The command assured parents and residents that there is no verified intelligence indicating any imminent threat of such an attack within the state.
In a statement signed by the Police Public Relations Officer, SP Abimbola Adebisi, the command explained that while every security concern is treated with the utmost seriousness, members of the public should remain calm and avoid panic.
“Commissioner of Police, Tijani Fatai, has directed an immediate assessment of the situation and ordered watertight security across the affected area and other strategic locations within the state. Police personnel, in collaboration with other security agencies, have been deployed to ensure the safety of schools, critical infrastructure, and communities.
“The CP warned that any individual or group found engaging in acts capable of causing fear, panic, or insecurity will be decisively dealt with in accordance with the law. He stressed that the command will not tolerate any attempt by miscreants, bandits, or kidnappers to threaten the peace and safety of residents.”
Residents were urged to remain vigilant and report suspicious persons, objects, movements, or activities to the nearest police station.

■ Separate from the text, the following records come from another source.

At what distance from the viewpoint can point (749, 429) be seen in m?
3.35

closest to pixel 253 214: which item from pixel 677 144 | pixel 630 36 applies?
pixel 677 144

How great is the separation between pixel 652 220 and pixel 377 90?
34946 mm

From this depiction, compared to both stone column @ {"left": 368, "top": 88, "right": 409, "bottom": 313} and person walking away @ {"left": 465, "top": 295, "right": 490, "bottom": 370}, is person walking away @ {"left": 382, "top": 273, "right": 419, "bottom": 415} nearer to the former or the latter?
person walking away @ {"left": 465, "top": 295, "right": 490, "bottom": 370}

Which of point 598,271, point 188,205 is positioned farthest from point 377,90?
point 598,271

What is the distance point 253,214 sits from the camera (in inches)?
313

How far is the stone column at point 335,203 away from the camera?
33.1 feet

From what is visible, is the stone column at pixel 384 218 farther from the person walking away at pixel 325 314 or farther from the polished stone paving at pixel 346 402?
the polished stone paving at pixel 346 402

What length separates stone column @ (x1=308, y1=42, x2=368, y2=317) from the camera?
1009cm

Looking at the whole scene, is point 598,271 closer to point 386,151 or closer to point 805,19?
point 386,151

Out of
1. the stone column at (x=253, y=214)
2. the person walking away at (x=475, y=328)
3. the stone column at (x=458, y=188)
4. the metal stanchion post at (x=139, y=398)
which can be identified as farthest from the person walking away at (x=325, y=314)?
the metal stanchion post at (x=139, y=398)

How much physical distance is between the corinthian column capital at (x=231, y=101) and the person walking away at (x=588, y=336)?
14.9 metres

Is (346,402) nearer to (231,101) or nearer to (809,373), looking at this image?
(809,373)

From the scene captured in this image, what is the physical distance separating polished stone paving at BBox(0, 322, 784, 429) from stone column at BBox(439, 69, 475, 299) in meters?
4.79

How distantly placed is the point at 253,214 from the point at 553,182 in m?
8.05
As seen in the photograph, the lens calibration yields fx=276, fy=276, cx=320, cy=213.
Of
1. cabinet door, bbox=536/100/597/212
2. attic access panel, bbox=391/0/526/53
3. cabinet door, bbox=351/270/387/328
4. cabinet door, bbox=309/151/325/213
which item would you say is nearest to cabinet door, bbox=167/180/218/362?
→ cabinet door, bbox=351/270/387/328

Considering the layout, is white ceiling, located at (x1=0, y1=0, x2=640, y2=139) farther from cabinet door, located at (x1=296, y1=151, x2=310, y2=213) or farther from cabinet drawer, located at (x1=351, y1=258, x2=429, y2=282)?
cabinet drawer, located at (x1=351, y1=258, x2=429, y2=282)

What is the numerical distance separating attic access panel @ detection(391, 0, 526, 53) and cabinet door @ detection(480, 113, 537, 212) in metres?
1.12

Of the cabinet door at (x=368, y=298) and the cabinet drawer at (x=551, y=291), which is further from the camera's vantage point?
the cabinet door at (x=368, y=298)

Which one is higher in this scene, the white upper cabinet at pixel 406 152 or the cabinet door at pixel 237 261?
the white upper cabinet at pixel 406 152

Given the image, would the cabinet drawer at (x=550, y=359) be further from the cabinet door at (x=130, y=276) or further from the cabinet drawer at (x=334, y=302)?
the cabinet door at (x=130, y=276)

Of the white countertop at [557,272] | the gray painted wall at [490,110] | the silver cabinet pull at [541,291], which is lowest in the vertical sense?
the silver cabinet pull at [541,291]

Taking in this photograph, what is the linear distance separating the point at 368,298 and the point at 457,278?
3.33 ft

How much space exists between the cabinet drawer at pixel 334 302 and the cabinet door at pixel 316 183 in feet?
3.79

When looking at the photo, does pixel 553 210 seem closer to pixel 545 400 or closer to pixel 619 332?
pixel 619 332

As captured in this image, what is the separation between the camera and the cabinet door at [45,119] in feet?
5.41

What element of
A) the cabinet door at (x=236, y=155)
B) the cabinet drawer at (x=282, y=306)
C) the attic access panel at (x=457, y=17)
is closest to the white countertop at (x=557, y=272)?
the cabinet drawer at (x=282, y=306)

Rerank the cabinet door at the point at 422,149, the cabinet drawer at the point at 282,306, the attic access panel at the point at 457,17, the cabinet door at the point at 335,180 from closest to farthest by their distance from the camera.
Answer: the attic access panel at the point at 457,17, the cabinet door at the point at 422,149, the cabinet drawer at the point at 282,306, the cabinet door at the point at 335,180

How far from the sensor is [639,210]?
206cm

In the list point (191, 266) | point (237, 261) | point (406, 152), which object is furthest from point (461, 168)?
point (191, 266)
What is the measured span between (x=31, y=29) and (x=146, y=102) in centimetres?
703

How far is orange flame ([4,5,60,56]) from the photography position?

IGP demands unified front against human trafficking, terrorism, cybercrime
Inspector-General of Police (IGP), Olatunji Disu, has called on West African nations to forge a unified front against transnational crime, warning that human trafficking syndicates, arms dealers, drug networks, cyber fraudsters, and violent extremist groups share one defining characteristic — operating without regard for national borders.
The IGP made the call yesterday when he presided over the 11th Meeting of Heads of INTERPOL National Central Bureaus (NCBs) for West Africa at Johnwood Hotel, Abuja, bringing together NCB heads from 16 West African nations alongside senior representatives of the INTERPOL General Secretariat and regional security bodies.
According to the Force Public Relations Officer (FPRO), DCP Anthony Placid, IGP Disu stressed that the region’s success depends not on the efforts of any single country, but on the speed and quality of partnerships forged across all 16 member states.
On Nigeria’s part, the IGP disclosed concrete steps already underway, including extending INTERPOL’s I-24/7 secure communications network to border control points and law enforcement institutions nationwide, ensuring officers at land crossings have the same real-time access to critical intelligence as those at headquarters.
He reaffirmed Nigeria’s commitment to Project GEMINI — the systematic uploading and verification of INTERPOL’s Stolen and Lost Travel Documents database — and pointed to the West African Police Information System as evidence of what regional data integration can achieve.
He committed Nigeria to three priorities: ensuring universal access to INTERPOL’s key databases across West African border architecture; building coordination mechanisms that enable joint action within hours rather than weeks; and investing in trust and transparency among NCBs to make meaningful information sharing possible. He warned that without trust, even the most sophisticated systems would fall short.
The leader of the INTERPOL delegation challenged participants to leave not with intentions alone but with measurable commitments, urging a shift from reacting to crime after the fact to anticipating and disrupting it before harm is done.